Di daerah Muna dan Buton, bila waktunya tiba, haroa akan digelar di rumah masing-masing. Begitu pula di daerah rantau, orang-orang Muna dan Buton tak jarang masih ditemukan yang merawat tradisi itu dengan baik.
Tradisi haroa umumnya digelar oleh orang yang telah berkeluarga. Kalaupun bagi pemuda-pemudi lajang maupun anak-anak yang tinggal sendiri maka menghadiri acara haroa dengan mengunjungi kerabat. Karena hal itulah maka haroa juga dianggap sebagai sarana silaturrahim antar kerabat atau sanak keluarga.
◆ ◆ ◆ ◆
*Tugas*:
[A] Salin dari kutipan tentang haroa bagian mulai "Di daerah Muna" sampai dengan "atau sanak keluarga.".
[B] Ringkaslah kutipan tentang haroa dalam dua kalimat.

*Bahan*:
◆ ◆ ◆ ◆
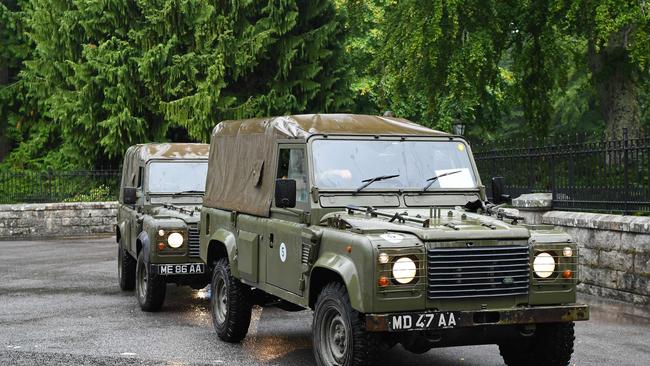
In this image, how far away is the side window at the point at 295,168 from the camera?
27.5ft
◆ ◆ ◆ ◆
*Jawaban Lengkap*:
[A]
Di daerah Muna dan Buton, bila waktunya tiba, haroa akan digelar di rumah masing-masing. Begitu pula di daerah rantau, orang-orang Muna dan Buton tak jarang masih ditemukan yang merawat tradisi itu dengan baik.
Tradisi haroa umumnya digelar oleh orang yang telah berkeluarga. Kalaupun bagi pemuda-pemudi lajang maupun anak-anak yang tinggal sendiri maka menghadiri acara haroa dengan mengunjungi kerabat. Karena hal itulah maka haroa juga dianggap sebagai sarana silaturrahim antar kerabat atau sanak keluarga.

[B] Di Muna dan Buton, haroa digelar di rumah masing-masing, dan orang Muna serta Buton di perantauan pun tak jarang masih merawat tradisi itu dengan baik. Tradisi ini umumnya digelar oleh orang yang telah berkeluarga, sedangkan yang lajang atau tinggal sendiri menghadirinya dengan mengunjungi kerabat, sehingga haroa juga dianggap sebagai sarana silaturrahim antarkerabat.